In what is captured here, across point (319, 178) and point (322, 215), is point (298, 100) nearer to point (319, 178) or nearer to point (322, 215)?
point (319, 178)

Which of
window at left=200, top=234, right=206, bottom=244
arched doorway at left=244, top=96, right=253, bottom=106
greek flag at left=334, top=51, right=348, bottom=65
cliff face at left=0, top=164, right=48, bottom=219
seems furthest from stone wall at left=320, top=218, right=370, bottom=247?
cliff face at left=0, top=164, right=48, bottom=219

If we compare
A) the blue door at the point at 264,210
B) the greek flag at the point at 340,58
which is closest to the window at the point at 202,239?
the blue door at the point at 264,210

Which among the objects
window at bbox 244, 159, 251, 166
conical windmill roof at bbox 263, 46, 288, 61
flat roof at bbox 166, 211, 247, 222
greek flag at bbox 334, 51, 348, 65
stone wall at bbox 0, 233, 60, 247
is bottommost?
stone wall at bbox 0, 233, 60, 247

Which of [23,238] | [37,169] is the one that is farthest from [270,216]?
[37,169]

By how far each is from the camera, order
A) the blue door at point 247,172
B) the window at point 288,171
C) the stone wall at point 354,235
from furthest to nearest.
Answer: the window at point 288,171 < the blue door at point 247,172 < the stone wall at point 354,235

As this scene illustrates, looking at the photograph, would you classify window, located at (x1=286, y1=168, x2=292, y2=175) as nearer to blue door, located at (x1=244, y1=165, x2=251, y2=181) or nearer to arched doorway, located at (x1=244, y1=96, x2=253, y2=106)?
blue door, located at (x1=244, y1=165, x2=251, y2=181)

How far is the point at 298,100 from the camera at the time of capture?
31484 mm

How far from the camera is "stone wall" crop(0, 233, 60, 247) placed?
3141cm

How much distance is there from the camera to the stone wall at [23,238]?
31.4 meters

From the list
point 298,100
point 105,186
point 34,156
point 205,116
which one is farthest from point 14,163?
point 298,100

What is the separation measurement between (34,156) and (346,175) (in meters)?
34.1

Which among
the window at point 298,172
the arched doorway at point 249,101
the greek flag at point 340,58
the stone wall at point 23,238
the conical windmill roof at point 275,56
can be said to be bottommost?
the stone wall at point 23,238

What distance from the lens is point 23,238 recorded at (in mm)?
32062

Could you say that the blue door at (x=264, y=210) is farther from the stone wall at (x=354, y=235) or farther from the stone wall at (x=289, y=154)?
——————————
- _Problem requirements_: Please lay out every line of the records above as a numbered list, leaving out the blank lines.

- _Full output_:
1. In what is captured here, across point (319, 178) and point (322, 215), is point (298, 100) nearer to point (319, 178) or nearer to point (322, 215)?
2. point (319, 178)
3. Which of
4. window at left=200, top=234, right=206, bottom=244
5. arched doorway at left=244, top=96, right=253, bottom=106
6. greek flag at left=334, top=51, right=348, bottom=65
7. cliff face at left=0, top=164, right=48, bottom=219
8. seems furthest from stone wall at left=320, top=218, right=370, bottom=247?
9. cliff face at left=0, top=164, right=48, bottom=219
10. If we compare
11. A) the blue door at the point at 264,210
12. B) the greek flag at the point at 340,58
13. which is closest to the window at the point at 202,239?
14. the blue door at the point at 264,210
15. Which among the objects
16. window at bbox 244, 159, 251, 166
17. conical windmill roof at bbox 263, 46, 288, 61
18. flat roof at bbox 166, 211, 247, 222
19. greek flag at bbox 334, 51, 348, 65
20. stone wall at bbox 0, 233, 60, 247
21. is bottommost?
22. stone wall at bbox 0, 233, 60, 247
23. Which of [23,238] | [37,169] is the one that is farthest from [270,216]?
24. [37,169]
25. By how far each is from the camera, order
26. A) the blue door at point 247,172
27. B) the window at point 288,171
28. C) the stone wall at point 354,235
29. from furthest to nearest.
30. Answer: the window at point 288,171 < the blue door at point 247,172 < the stone wall at point 354,235
31. As this scene illustrates, looking at the photograph, would you classify window, located at (x1=286, y1=168, x2=292, y2=175) as nearer to blue door, located at (x1=244, y1=165, x2=251, y2=181) or nearer to arched doorway, located at (x1=244, y1=96, x2=253, y2=106)?
32. blue door, located at (x1=244, y1=165, x2=251, y2=181)
33. How far is the point at 298,100 from the camera at the time of capture?
34. 31484 mm
35. How far from the camera is "stone wall" crop(0, 233, 60, 247) placed?
36. 3141cm
37. How much distance is there from the camera to the stone wall at [23,238]?
38. 31.4 meters
39. From the list
40. point 298,100
41. point 105,186
42. point 34,156
43. point 205,116
44. which one is farthest from point 14,163?
45. point 298,100
46. What is the separation measurement between (34,156) and (346,175) (in meters)?
47. 34.1
48. Which among
49. the window at point 298,172
50. the arched doorway at point 249,101
51. the greek flag at point 340,58
52. the stone wall at point 23,238
53. the conical windmill roof at point 275,56
54. can be said to be bottommost?
55. the stone wall at point 23,238
56. What distance from the lens is point 23,238 recorded at (in mm)?
57. 32062
58. Could you say that the blue door at (x=264, y=210) is farther from the stone wall at (x=354, y=235) or farther from the stone wall at (x=289, y=154)?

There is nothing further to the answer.